Sur les rapports de la raison et du coeur :

« C’est le cœur qui sent Dieu, et non la raison: voilà ce que c’est que la foi. Dieu sensible au cœur, non à la raison, écrit Pascal dans ses Pensées,Toute la misère de l’homme vient en effet de ce que Dieu s’est caché à ses yeux, qu’il s’est rendu indigne, par le péché, de retrouver ce qui le rendrait véritablement heureux. »

253. – Deux excès: exclure la raison, n’admettre que la raison.

257. – Il n’y a que trois sortes de personnes: les unes qui servent Dieu, l’ayant trouvé; les autres qui s’emploient à le chercher, ne l’ayant pas trouvé; les autres qui vivent sans le chercher ni l’avoir trouvé. Les premiers sont raisonnables et heureux, les derniers sont fous et malheureux, ceux du milieu sont malheureux et raisonnables.

267. – La dernière démarche de la raison est de reconnaître qu’il y a une infinité de choses qui la surpassent; elle n’est que faible, si elle ne va jusqu’à connaître cela. Que si les choses naturelles la surpassent, que dira-t-on des surnaturelles ?

277. – Le coeur a ses raisons, que la raison ne connaît point; on le sait en mille choses. Je dis que le coeur aime l’être universel naturellement, et soi-même naturellement selon qu’il s’y adonne; et il se durcit contre l’un ou l’autre à son choix. Vous avez rejeté l’un et conservé l’autre: est-ce par raison que vous vous aimez : ?

« Le cœur a ses raisons que la raison ne connaît point. » est un adage philosophique de Blaise Pascal issu de ses Pensées. Stylistiquement, cette citation est une diaphore puisque les raisons et la raison sont à prendre dans deux sens différents.

Contrairement à la croyance populaire, cet adage traite de la religion. Il reflète la pensée de Pascal : la raison n’est pas le meilleur moyen d’appréhender Dieu. L’adage est aujourd’hui utilisé, à tort, pour expliquer les décisions humaines irrationnelles, notamment sur le plan amoureux.

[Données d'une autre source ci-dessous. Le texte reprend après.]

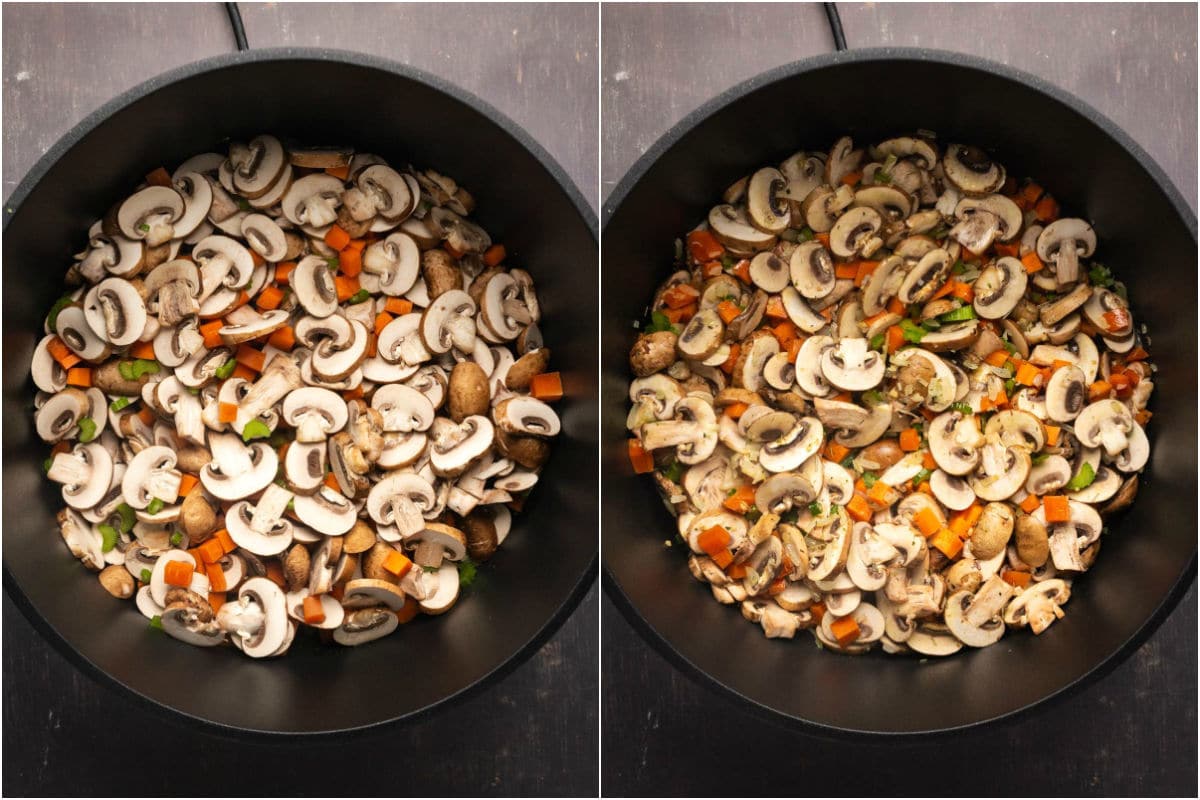 Two photo collage showing mushrooms, carrot and celery added to pot and tossed with the onions and spices.
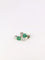 Boucles d'oreilles Paire de puces d'oreilles vintage or blanc, diamants et émeraudes 58 Facettes J89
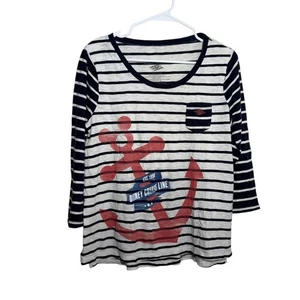 Disney Cruise Line T-Shirt Damen klein gestreift Anker 3/4 Arm Rundhals - Bild 1 von 11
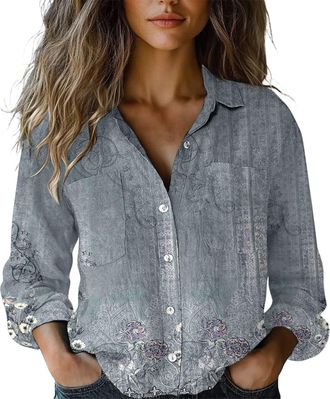 Generic Button-Down Shirts Women Floral Printed Blouses With Chest Pocket Turndown Collar-Dressy Casual Long Sleeve Shirts Elegant Ladies Tops Rolled Sleeve L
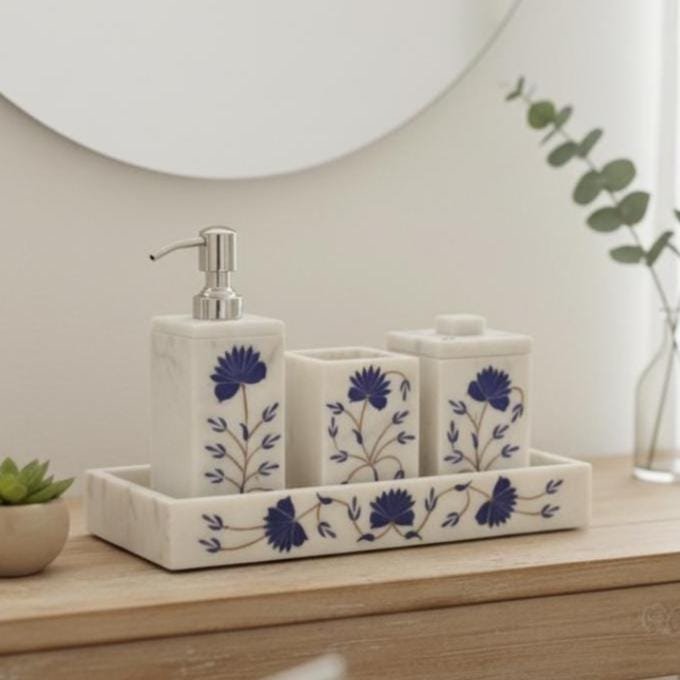 White Marble Floral Inlay Bathroom Accessories Set, Luxury Vanity Decor Tray - Image 2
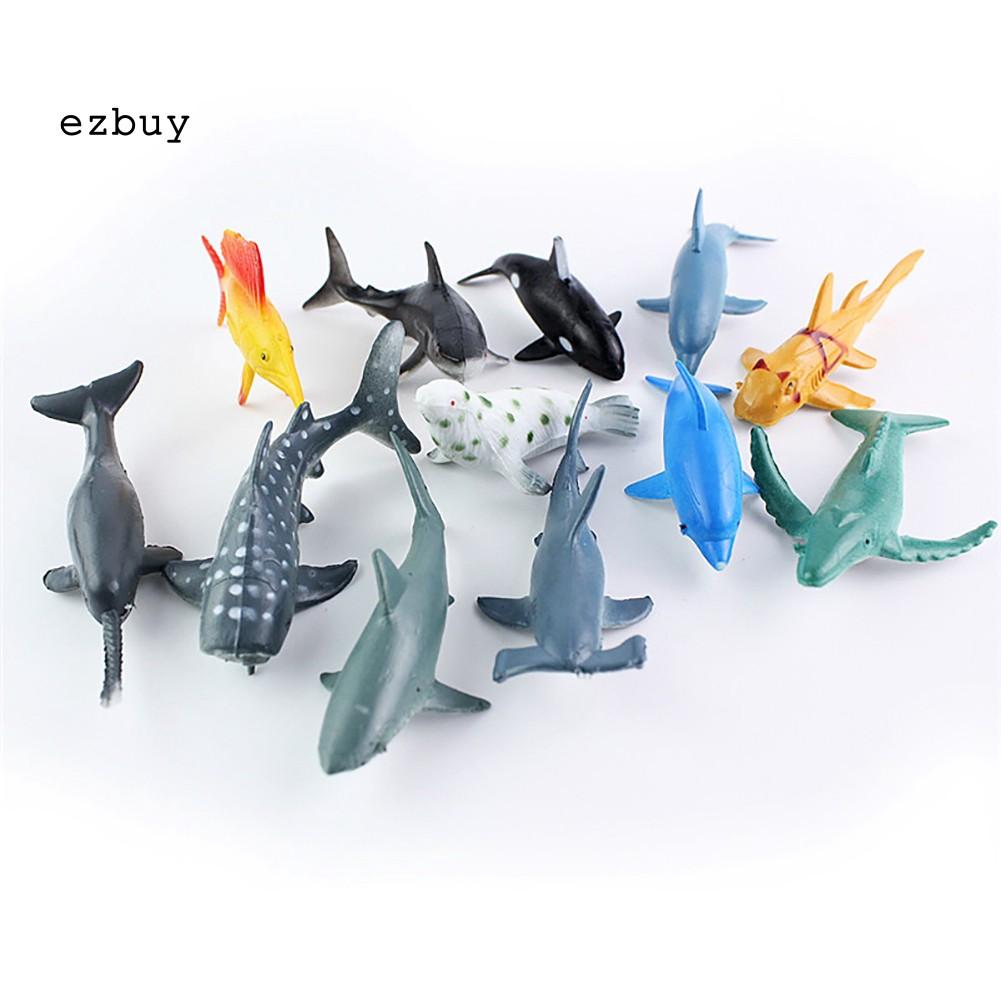 【EY】24Pcs Realistic Mini Sea Life Animal Whale Lobster Figures Educational Kids Toy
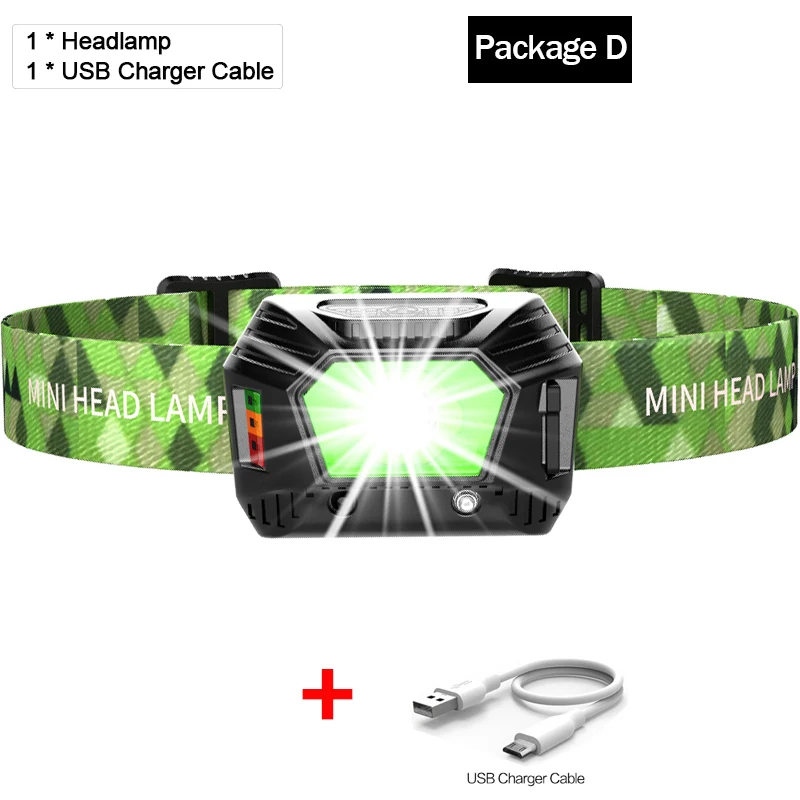 Package D 3500LM датчик движения тела самая мощная фара светодиодный головной светильник USB Перезаряжаемый головной светильник лампа для рыбалки кемпинга охоты - Emitting Color: Package D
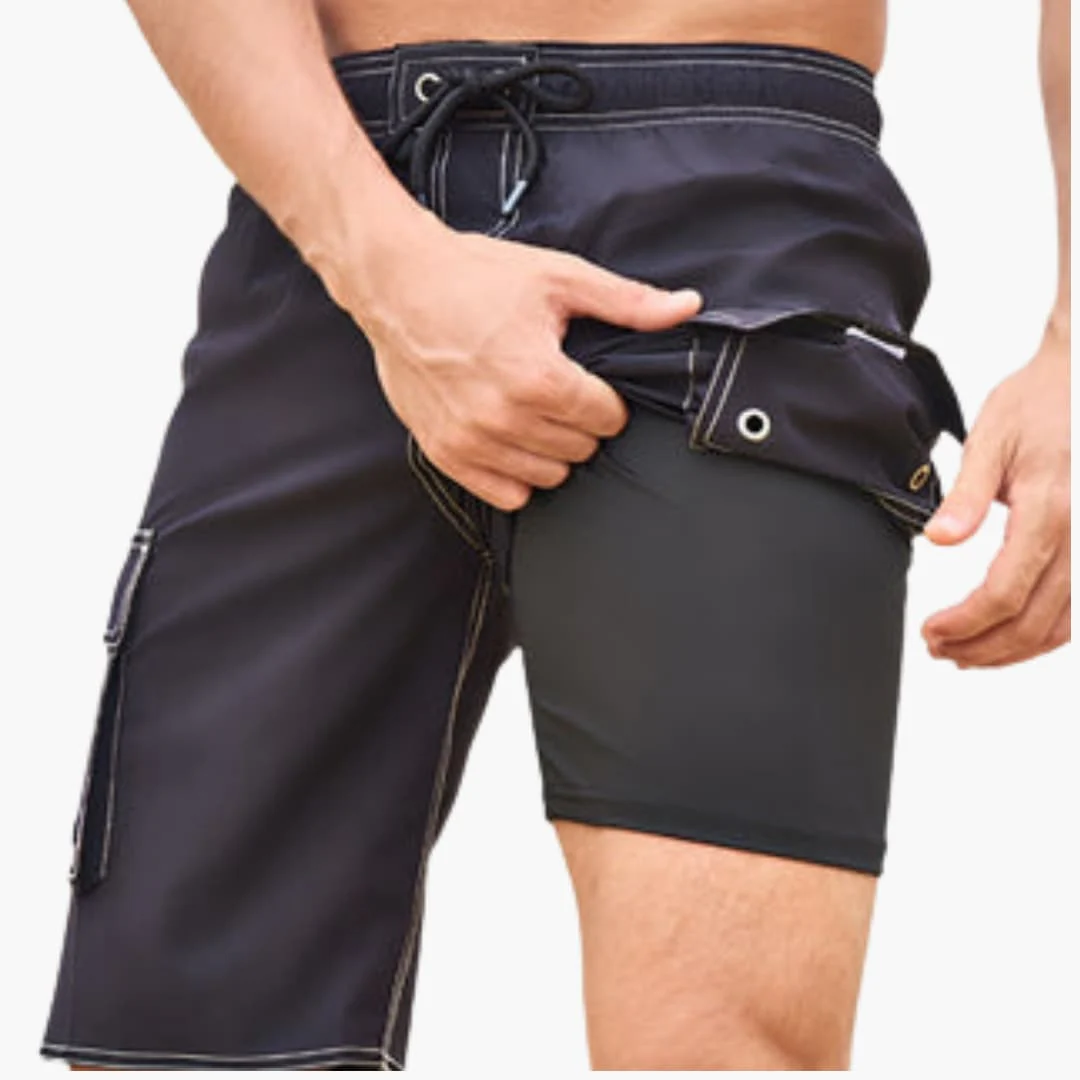 Herren Badeshorts mit Stretchstoff und Seitentasche - Image 6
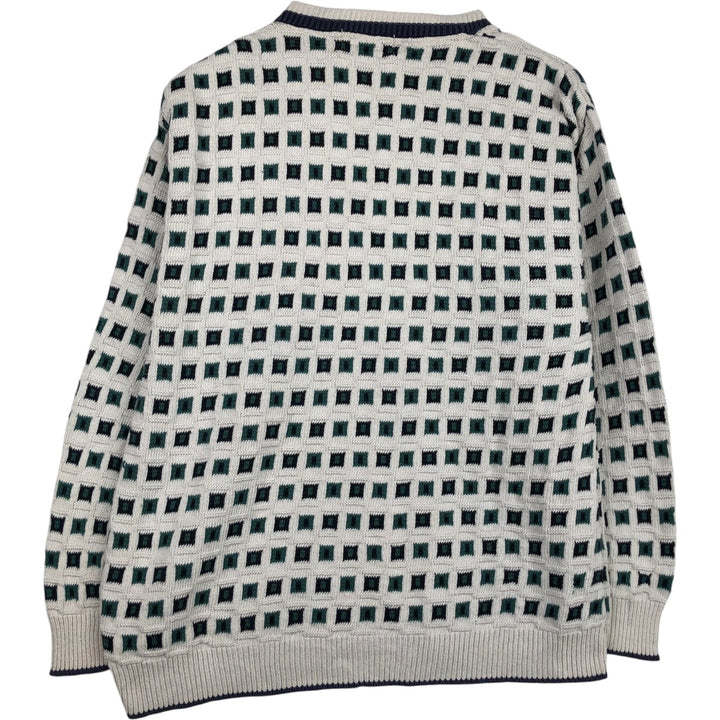EXPRESSIONS all-over print cotton knit sweater, made in the USA, men's size M equivalent. cotton white type Vintage Second Hand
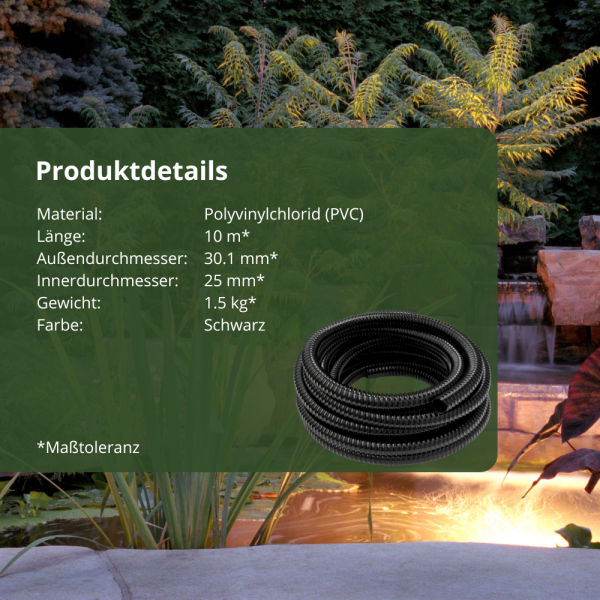 PVC Spiralschlauch    Ø 25 mm / 10 m     für Teiche Pumpen Bachläufe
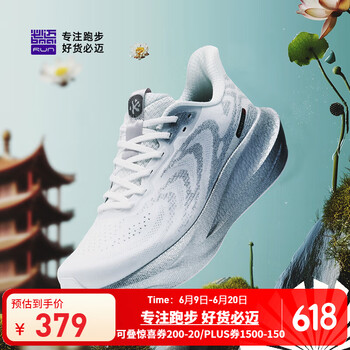 补贴购：必迈 远征者6.0 缓震跑步鞋 白蛇 （暴风白/金属银）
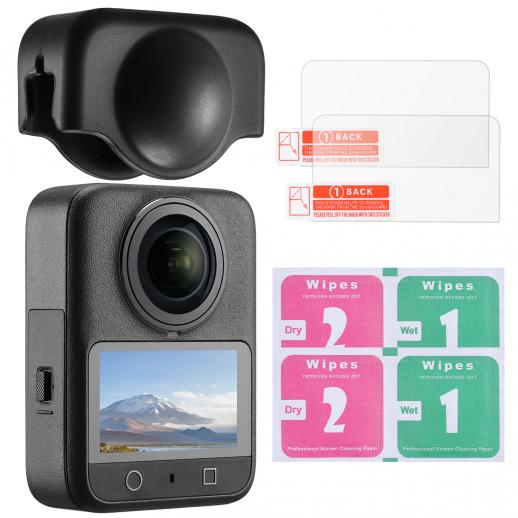 K&Fコンセプトスクリーンプロテクターキット（DJI OSMO 360アクセサリー対応）、超高精細ディスプレイ強化ガラスフィルム、シリコンレンズ保護カバーキャップ付き、硬度9H、指紋防止、傷防止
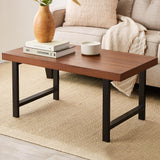 Best Choice Products 44in Modern Coffee Table Butcher Block Top Large Accent Table, Rectangular Wood Industrial Rustic Coffee Table for Living Room w/ 2in Metal Legs, 3in Tabletop - Brown Best Choice Products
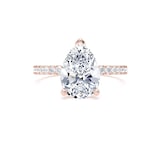 Goldsmiths 18ct Rose Gold 2.20cttw Pear Cut Lab Grown Diamond Set Shoulder Solitaire Engagement Ring - Ring Size N.5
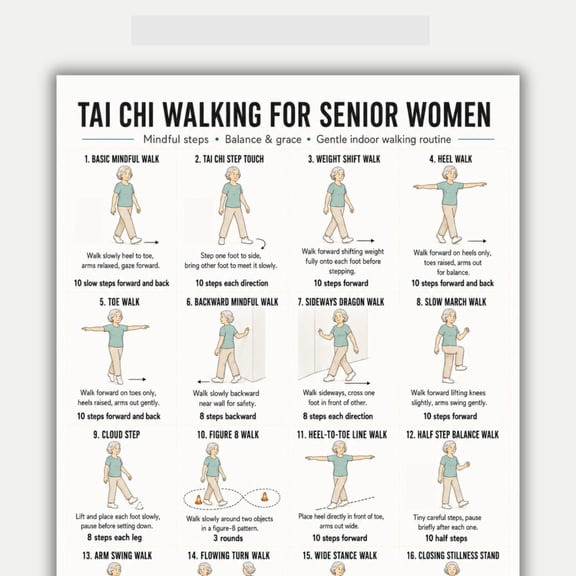 Tai Chi Walking Poster For Elderly Women 16 Mindfulness Indoor Walking Actions, Balance And Elegance Chart Poster, Poster For Women Over 60 Years Old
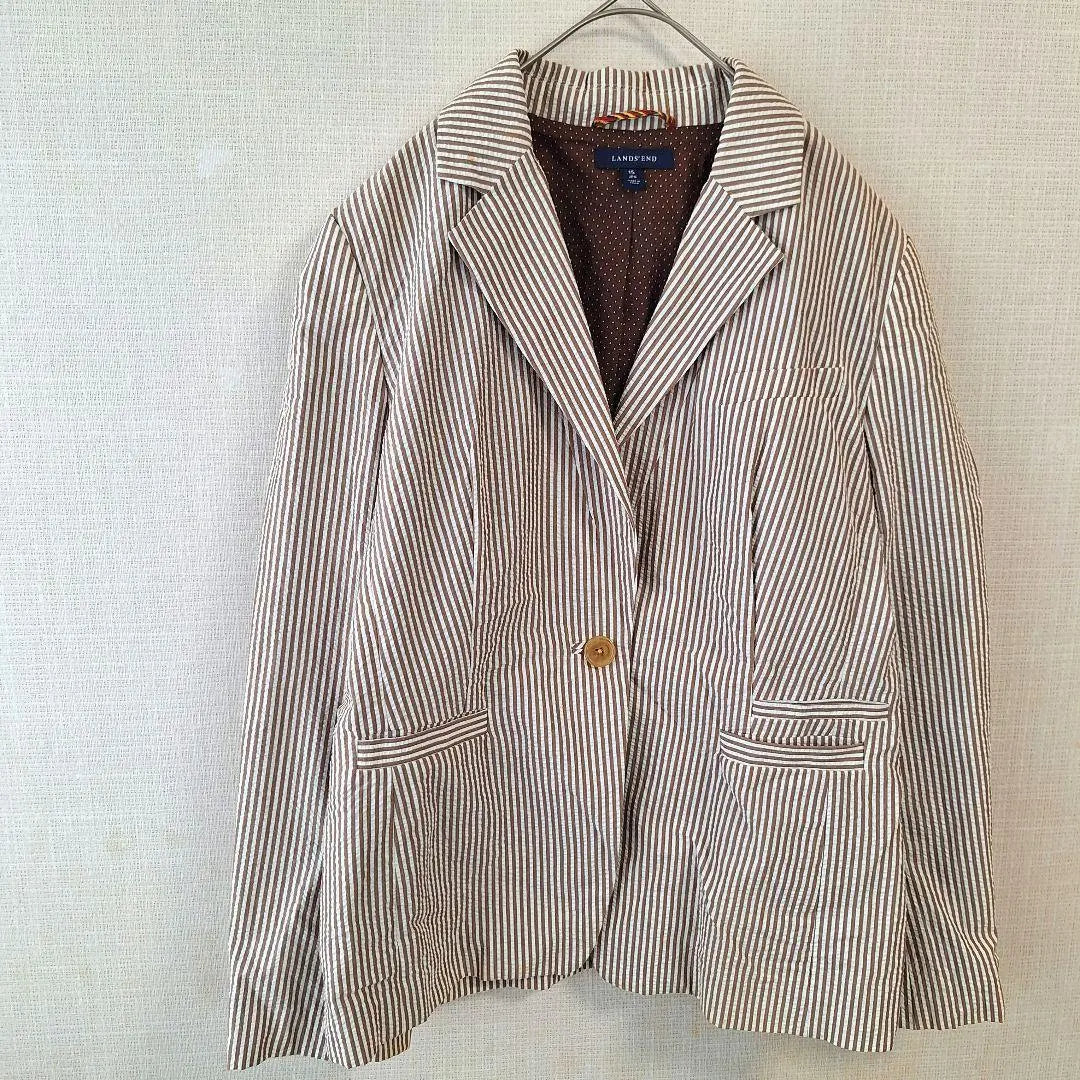 SE2435 [Land -end] Striped jacket cotton 100 Large size | Se2435【ランズエンド】　ストライプジャケット　綿100　大きいサイズ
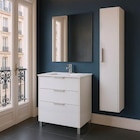 Meuble(r) vasque à poser blanc mat l.60 cm + plan simple vasque porcelaine, Futurbath Louna - Castorama Meuble(r) vasque à poser blanc mat l.60 cm + plan simple vasque porcelaine, Futurbath Louna à 189,00 € dans le catalogue Castorama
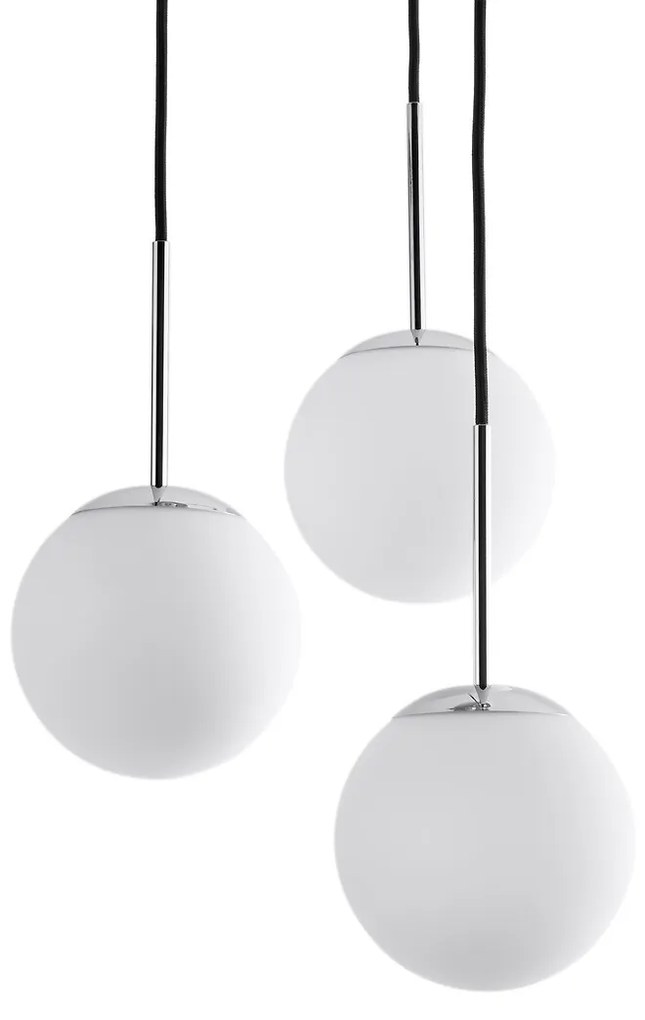 Hanglamp in metaal en opaline, Theide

Cette Pensée de Pascal renvoie à l’irrationalité ou au mystère de la foi par rapport à la raison.

278. – C’est le coeur qui sent Dieu et non la raison. Voilà ce que c’est que la foi: Dieu sensible au coeur, non à la raison.

 

Pour Pascal, il n’y a pas de philosophie chrétienne. Dieu parle directement au cœur à l’intérieur même de l’être, par la grâce, et de l’extérieur par les signes.

«?Dieu sensible au cœur et non à la raison?», la foi est le mouvement de l’homme vers Dieu, un élan d’amour

Dieu est l’examen de conscience, l’homme ne peut pas connaître son propre être, par opposition au cogito cartésien. En fait nous pouvons affirmer que Dieu est au fond de nous même, c’est pourquoi, Dieu est sensible au cœur et non à la raison.
L’ordre du cœur, comme la raison est une manière de penser. C’est  une connaissance intuitive, immédiate – le cœur est en fait la faculté de l’insaisissable. Il aspire à l’illimité et à l’absolu, à l’éternel et au parfait. La raison est la faculté de l’humain, le cœur, la faculté du divin.

Ainsi la raison ne peut nous éclairer sur la nature de Dieu. Elle ne peut pas même nous assurer de l’existence de Dieu. La raison manifeste la grandeur de l’homme et elle est éclairée par le cœur. Concernant le mystère et l’existence de Dieu, il y a des cas où nous évitons l’absurde qu’à la condition d’admettre l’inexplicable.